• **Supplied text**
------------------------------------------------------------------------
# Vox AC30H2 discontinued :(



## zurn (Oct 21, 2009)

I always wanted one since it came out, sorry it hear Vox has discontinued it. Got the news from the proguitarshop newsletter who are offering it at 600$ off!! If I only had the money 

Vox AC30 Handwired 2x12 combo - AC30H2


----------



## Andy (Sep 23, 2007)

L&M Waterloo has a very gently used head version in for $990.


----------



## keto (May 23, 2006)

I got the same newsletter, and was very very surprised to read this....I wonder what's behind it, ie, lack of sales or ?? Seems like it's well thought of generally, reasonably priced, and been a pretty big winner for them I would have thought. What comes next for a replacement, there has to always be an AC30 around as long as the company is viable, I would expect.
------------------------------------------------------------------------
• **Problems and tasks**
**1.** Quote the part of the Vox AC30H2 thread that opens with the words containing "I always wanted" and closes with "in for $990.".
**2.** In the Vox AC30H2 thread, why was keto surprised that the amp was discontinued?
**3.** Carry on writing the Vox AC30H2 thread from the point where it stops.

• **Material provided**
------------------------------------------------------------------------
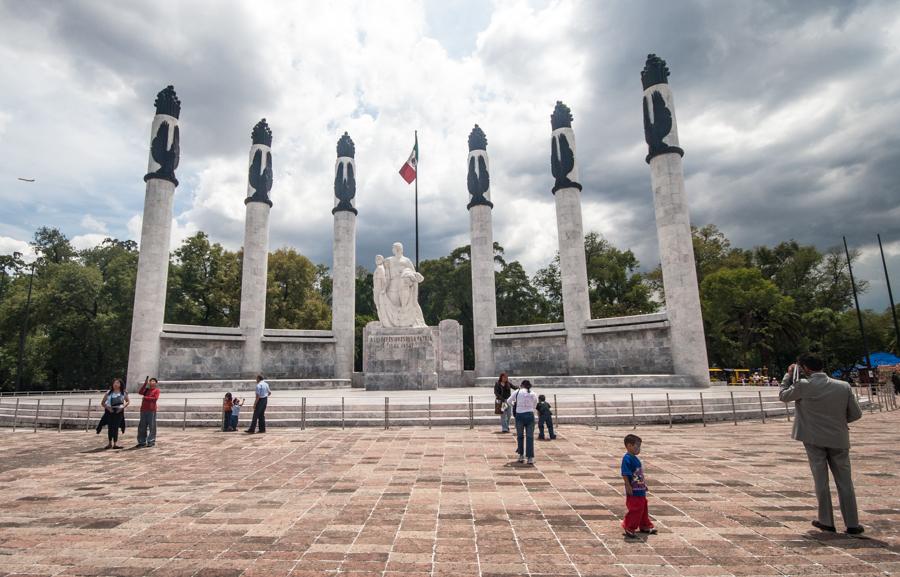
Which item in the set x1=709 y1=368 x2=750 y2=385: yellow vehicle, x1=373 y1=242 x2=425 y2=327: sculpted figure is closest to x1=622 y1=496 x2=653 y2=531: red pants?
x1=373 y1=242 x2=425 y2=327: sculpted figure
------------------------------------------------------------------------
• **Solved problems**
**1.**
I always wanted one since it came out, sorry it hear Vox has discontinued it. Got the news from the proguitarshop newsletter who are offering it at 600$ off!! If I only had the money 

Vox AC30 Handwired 2x12 combo - AC30H2


----------



## Andy (Sep 23, 2007)

L&M Waterloo has a very gently used head version in for $990.

**2.** The amp seemed well thought of generally and reasonably priced. keto would also have expected it to be a pretty big winner for Vox.

**3.**
----------



## zurn (Oct 21, 2009)

Well they did release the custom series AC15C1/X and AC30C2/X that replaced the custom classic series AC15CC1/X and AC30CC2/X guess I better grap a AC15H1TV while they are still around.


----------



## meez (Jul 11, 2008)

I just pulled the trigger and picked one up NEW and shipped for $1100.
Can't wait to see the difference between this and my AC30CC2 (with Wharfedales)


----------



## zurn (Oct 21, 2009)

I just got the AC30H2L, big difference with my CC2  Awsome deal you got there!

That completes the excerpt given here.